Herstal dispose de plusieurs caméras au hall omnisports de la Préalle et des mobiles. “ Elles sont régulièrement déplacées et utilisées pour identifier les auteurs de dépôts clandestins ”, précise le mayeur Frédéric Daerden. “ Mais nous allons entamer une réflexion afin d’éventuellement renforcer le dispositif, pourquoi pas au nouvel hôtel de ville ou dans le centre d’Herstal ”.

Le bourgmestre reconnaît que les caméras ont un caractère dissuasif même si, une fois que les lieux où elles sont placées sont connus, les phénomènes (trafics, dégradations...) se déplacent. “ Et on ne peut pas en mettre partout. Il faut aussi penser à leur coût, à l’investissement humain et à la protection de la vie privée... ”.

A Visé, la Ville dispose de quelques caméras aux abords de la Grand Place. Elles sont directement reliées au commissariat et permettent à la police de surveiller, à distance, les rassemblements. Visé ne ferme pas catégoriquement la porte au renforcement du dispositif, mais ce n’est pas à l’ordre du jour.

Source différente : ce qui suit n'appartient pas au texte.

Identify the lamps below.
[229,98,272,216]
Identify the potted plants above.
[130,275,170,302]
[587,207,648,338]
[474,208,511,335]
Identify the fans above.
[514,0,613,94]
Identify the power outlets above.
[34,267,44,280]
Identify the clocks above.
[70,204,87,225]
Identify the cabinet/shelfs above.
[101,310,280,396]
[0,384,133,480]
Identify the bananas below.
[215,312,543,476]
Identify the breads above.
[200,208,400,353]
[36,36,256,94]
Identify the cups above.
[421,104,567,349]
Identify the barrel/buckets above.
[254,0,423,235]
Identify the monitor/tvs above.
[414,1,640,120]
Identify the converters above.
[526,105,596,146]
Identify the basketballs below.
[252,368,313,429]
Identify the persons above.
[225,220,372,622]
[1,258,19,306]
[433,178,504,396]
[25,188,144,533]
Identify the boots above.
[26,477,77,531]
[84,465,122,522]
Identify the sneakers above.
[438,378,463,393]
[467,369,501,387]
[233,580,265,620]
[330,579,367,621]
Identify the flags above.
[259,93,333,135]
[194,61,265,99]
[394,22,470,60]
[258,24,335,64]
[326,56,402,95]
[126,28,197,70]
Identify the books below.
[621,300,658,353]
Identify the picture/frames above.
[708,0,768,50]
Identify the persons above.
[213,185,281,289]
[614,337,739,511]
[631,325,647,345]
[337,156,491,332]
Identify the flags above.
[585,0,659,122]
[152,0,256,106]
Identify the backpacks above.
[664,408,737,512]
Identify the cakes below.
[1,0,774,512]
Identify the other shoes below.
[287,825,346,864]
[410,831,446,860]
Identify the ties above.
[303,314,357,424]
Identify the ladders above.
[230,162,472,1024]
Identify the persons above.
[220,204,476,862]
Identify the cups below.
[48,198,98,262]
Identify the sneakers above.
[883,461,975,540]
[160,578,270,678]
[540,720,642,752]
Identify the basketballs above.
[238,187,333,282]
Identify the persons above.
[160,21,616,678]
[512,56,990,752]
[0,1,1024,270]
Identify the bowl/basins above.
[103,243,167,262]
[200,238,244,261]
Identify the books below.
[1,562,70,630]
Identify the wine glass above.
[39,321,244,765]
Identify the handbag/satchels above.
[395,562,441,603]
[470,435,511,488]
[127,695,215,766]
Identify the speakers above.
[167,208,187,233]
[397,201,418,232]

Oupeye. Depuis plus de dix ans, la commune a investi dans de nombreuses caméras de surveillance, installées dans les bâtiments publics. “ Nous allons renforcer et mettre à jour le système et en installer ailleurs ”, explique Mauro Lenzini, bourgmestre. “ A terme, on aimerait que les caméras soient toutes contrôlées depuis un seul site alors que pour l’instant, elles sont gérées là où elles sont installées. Mais l’effet dissuasif porte ses fruits et elles ont aussi permis d’aider la police à identifier les auteurs de plusieurs faits ”.

La commune de Dalhem n’en possède pas encore. “ Mais je n’y suis pas opposé ”, précise Jean-Claude Dewez. “ Cependant, je ne vois pas très bien ce qu’elles pourraient apporter. Elles permettront d’identifier des auteurs de petites délinquances, mais la justice est tellement rapide, qu’il faudrait 5 ans pour les juger. Mais si on en place, ce serait sur des bâtiments publics, vides en soirée et le week-end, pour être dissuasif ”.

La commune de Bassenge va installer six à huit caméras dans les mois à venir. Dorénavant, seule Dalhem n’en possédera pas.